■ **Problem details**: Return verbatim everything from the start of the items below down to and including the line containing "which member is". Omit the pictures from your answer.

■ **Excerpts of spatial question data**:

********

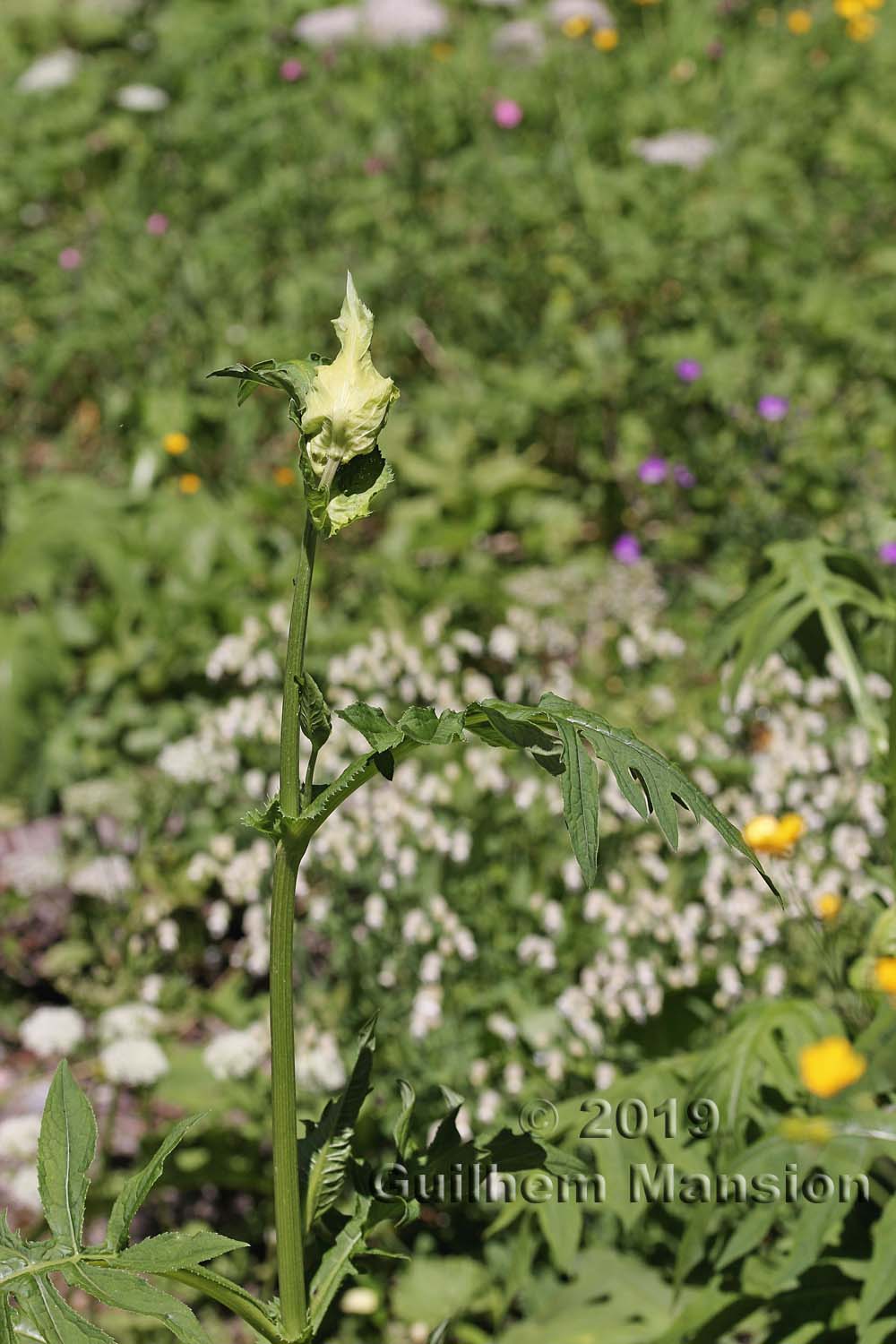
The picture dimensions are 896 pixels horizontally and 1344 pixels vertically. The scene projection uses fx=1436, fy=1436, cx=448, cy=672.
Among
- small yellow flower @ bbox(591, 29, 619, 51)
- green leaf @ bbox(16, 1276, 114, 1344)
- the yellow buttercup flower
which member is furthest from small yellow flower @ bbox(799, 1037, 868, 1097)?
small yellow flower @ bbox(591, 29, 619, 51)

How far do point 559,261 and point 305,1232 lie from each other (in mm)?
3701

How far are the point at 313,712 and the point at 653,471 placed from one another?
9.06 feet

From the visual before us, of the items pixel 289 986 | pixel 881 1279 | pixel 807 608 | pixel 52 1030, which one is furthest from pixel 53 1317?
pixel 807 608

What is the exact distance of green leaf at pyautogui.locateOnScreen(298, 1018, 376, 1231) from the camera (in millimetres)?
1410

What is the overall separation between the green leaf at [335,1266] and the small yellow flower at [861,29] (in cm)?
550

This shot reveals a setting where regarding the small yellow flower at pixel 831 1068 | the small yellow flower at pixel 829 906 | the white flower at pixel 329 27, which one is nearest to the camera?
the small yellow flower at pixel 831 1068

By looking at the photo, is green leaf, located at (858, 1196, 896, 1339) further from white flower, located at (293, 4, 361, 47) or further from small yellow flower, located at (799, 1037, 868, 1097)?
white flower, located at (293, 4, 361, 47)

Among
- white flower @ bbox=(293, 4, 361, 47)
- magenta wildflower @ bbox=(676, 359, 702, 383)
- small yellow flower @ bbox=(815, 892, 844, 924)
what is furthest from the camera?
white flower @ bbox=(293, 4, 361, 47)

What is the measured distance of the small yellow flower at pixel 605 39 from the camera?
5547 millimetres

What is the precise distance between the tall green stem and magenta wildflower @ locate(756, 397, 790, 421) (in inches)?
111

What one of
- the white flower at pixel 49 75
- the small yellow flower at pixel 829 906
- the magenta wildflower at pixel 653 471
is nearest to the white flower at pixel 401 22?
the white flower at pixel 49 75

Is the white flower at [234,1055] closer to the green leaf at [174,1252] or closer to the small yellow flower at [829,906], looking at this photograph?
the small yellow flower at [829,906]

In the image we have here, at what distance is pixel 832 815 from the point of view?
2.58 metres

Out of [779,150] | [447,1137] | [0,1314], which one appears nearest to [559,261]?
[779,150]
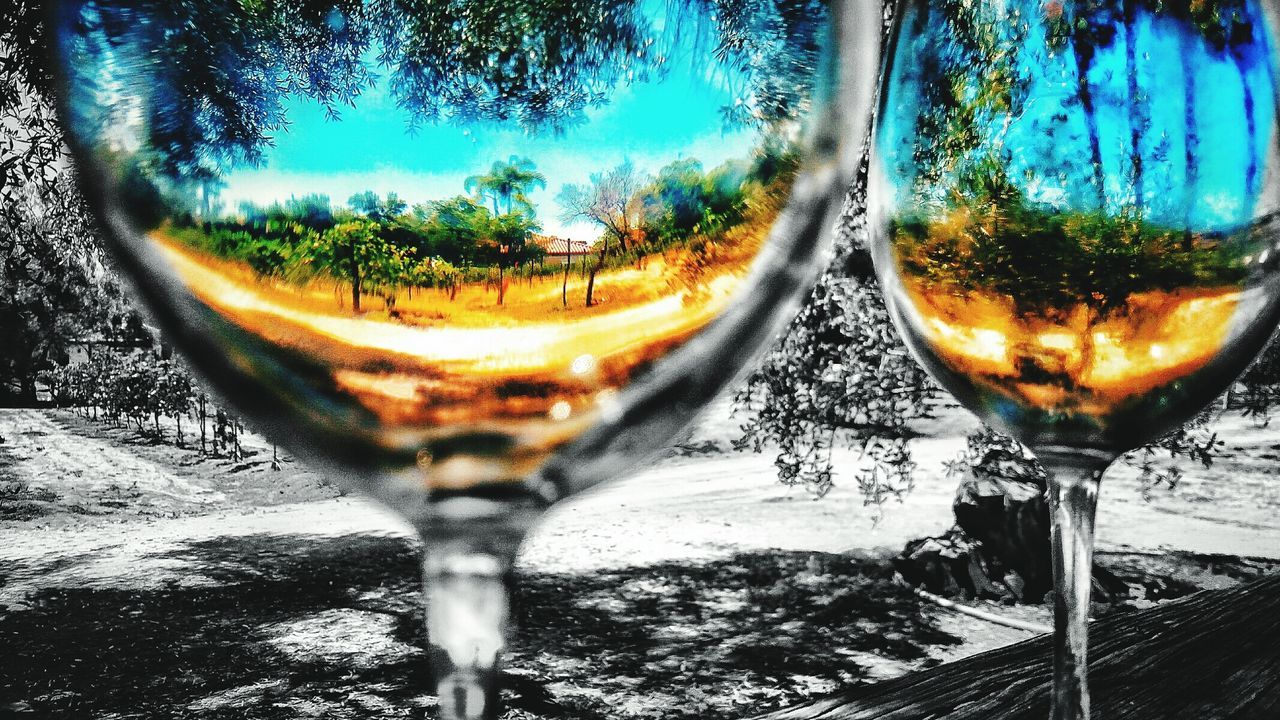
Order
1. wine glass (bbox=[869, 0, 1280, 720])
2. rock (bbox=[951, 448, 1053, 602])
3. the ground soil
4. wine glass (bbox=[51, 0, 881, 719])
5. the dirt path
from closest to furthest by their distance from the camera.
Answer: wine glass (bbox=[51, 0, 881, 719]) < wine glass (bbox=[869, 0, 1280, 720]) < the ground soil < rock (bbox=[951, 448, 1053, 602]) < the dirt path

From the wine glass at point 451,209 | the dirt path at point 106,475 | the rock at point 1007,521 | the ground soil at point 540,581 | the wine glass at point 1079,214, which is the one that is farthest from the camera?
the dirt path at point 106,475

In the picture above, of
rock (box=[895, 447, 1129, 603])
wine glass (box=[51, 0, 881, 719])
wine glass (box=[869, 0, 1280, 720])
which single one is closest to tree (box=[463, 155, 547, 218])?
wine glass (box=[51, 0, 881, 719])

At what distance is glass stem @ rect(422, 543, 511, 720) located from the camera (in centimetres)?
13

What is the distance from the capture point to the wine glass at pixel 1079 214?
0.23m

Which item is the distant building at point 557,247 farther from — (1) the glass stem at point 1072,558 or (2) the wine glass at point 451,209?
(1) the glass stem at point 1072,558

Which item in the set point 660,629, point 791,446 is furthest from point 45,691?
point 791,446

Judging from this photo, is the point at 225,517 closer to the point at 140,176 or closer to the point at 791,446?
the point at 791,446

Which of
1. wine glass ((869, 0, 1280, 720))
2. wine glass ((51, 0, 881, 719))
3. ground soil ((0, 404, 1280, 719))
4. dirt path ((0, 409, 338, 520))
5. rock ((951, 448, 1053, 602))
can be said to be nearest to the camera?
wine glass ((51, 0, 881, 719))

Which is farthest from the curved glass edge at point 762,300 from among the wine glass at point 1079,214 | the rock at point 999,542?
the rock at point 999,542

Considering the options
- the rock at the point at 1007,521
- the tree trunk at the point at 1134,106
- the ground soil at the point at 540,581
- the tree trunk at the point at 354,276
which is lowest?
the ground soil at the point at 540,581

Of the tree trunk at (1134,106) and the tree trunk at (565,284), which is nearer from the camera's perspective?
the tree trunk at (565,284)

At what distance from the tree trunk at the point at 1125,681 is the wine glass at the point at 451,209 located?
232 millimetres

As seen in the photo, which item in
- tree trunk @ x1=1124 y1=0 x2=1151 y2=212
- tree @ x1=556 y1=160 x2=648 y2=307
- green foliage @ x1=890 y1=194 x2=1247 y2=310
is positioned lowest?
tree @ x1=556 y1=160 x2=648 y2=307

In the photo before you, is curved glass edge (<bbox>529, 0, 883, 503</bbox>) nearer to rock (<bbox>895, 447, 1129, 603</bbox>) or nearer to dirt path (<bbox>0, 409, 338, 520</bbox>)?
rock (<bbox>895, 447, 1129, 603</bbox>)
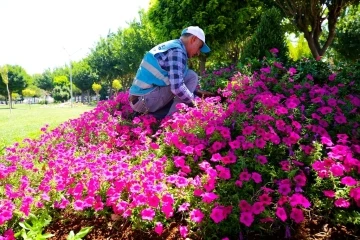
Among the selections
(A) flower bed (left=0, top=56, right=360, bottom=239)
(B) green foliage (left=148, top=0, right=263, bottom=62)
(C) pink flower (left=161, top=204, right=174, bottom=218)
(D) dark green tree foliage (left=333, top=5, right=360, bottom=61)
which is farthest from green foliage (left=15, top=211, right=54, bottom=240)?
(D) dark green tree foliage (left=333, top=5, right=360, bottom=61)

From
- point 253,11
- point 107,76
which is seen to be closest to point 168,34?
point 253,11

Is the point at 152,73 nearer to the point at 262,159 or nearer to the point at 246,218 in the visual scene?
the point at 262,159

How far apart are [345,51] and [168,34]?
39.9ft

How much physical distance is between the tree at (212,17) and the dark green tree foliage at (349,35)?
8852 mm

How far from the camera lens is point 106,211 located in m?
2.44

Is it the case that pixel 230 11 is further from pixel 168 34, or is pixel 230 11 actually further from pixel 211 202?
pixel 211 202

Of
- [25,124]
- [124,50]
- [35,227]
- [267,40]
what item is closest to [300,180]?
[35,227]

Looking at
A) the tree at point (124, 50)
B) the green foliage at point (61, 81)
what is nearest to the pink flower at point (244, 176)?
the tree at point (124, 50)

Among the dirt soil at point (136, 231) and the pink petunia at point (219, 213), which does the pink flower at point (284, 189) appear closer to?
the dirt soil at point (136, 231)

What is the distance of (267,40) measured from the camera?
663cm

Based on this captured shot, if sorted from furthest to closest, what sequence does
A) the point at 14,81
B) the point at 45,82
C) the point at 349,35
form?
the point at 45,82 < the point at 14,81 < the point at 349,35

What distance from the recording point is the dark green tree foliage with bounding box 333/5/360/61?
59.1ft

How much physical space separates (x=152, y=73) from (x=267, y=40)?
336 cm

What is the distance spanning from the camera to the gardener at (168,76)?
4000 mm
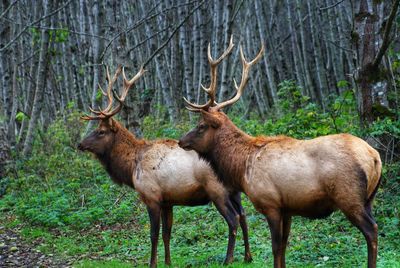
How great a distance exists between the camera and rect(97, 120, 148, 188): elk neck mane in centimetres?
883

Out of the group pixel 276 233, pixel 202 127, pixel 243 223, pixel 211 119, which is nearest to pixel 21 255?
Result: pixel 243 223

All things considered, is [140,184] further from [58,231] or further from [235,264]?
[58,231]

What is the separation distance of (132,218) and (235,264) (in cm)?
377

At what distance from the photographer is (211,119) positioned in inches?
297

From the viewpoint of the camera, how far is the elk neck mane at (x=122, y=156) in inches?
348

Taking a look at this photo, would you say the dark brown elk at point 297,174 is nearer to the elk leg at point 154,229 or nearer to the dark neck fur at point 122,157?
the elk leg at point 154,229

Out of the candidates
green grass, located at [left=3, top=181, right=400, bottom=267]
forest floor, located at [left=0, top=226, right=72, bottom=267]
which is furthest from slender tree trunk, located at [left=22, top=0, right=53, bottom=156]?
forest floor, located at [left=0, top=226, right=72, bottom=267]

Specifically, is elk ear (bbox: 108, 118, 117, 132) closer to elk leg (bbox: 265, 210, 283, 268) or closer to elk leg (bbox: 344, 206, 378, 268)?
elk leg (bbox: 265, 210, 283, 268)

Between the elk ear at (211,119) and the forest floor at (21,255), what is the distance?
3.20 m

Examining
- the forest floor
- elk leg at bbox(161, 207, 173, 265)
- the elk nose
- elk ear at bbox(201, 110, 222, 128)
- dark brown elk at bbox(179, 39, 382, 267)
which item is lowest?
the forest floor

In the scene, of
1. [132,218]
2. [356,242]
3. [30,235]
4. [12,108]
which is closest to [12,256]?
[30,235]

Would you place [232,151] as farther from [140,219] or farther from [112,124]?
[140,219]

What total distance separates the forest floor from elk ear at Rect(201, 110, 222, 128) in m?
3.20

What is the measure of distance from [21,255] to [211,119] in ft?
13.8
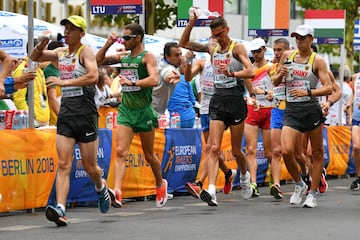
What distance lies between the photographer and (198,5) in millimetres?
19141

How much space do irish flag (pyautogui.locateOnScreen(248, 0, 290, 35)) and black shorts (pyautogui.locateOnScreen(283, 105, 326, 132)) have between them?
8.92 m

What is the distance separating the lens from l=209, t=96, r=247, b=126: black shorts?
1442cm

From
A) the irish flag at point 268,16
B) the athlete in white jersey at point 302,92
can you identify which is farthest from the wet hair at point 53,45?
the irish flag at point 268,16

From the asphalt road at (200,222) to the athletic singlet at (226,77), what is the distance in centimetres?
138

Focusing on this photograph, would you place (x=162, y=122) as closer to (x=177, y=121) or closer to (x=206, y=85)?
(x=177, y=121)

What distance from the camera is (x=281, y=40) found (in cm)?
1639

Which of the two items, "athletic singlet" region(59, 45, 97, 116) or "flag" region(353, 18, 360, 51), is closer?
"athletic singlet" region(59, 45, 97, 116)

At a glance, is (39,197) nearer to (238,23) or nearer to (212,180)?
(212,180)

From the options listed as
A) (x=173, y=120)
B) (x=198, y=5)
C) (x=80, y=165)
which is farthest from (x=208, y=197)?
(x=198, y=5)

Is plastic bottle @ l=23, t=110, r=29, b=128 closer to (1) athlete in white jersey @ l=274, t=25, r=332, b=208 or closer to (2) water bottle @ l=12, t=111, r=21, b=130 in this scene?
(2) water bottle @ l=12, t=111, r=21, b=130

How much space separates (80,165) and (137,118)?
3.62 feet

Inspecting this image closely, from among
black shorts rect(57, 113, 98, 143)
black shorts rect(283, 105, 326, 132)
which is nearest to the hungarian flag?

********

■ **The output**:
The picture dimensions are 896 pixels horizontally and 1344 pixels vertically. The scene projection uses fx=1436, fy=1436, cx=448, cy=672.
Among
- small yellow flower @ bbox(591, 29, 619, 51)
- green leaf @ bbox(16, 1276, 114, 1344)
- the yellow buttercup flower
which member is furthest from small yellow flower @ bbox(799, 1037, 868, 1097)?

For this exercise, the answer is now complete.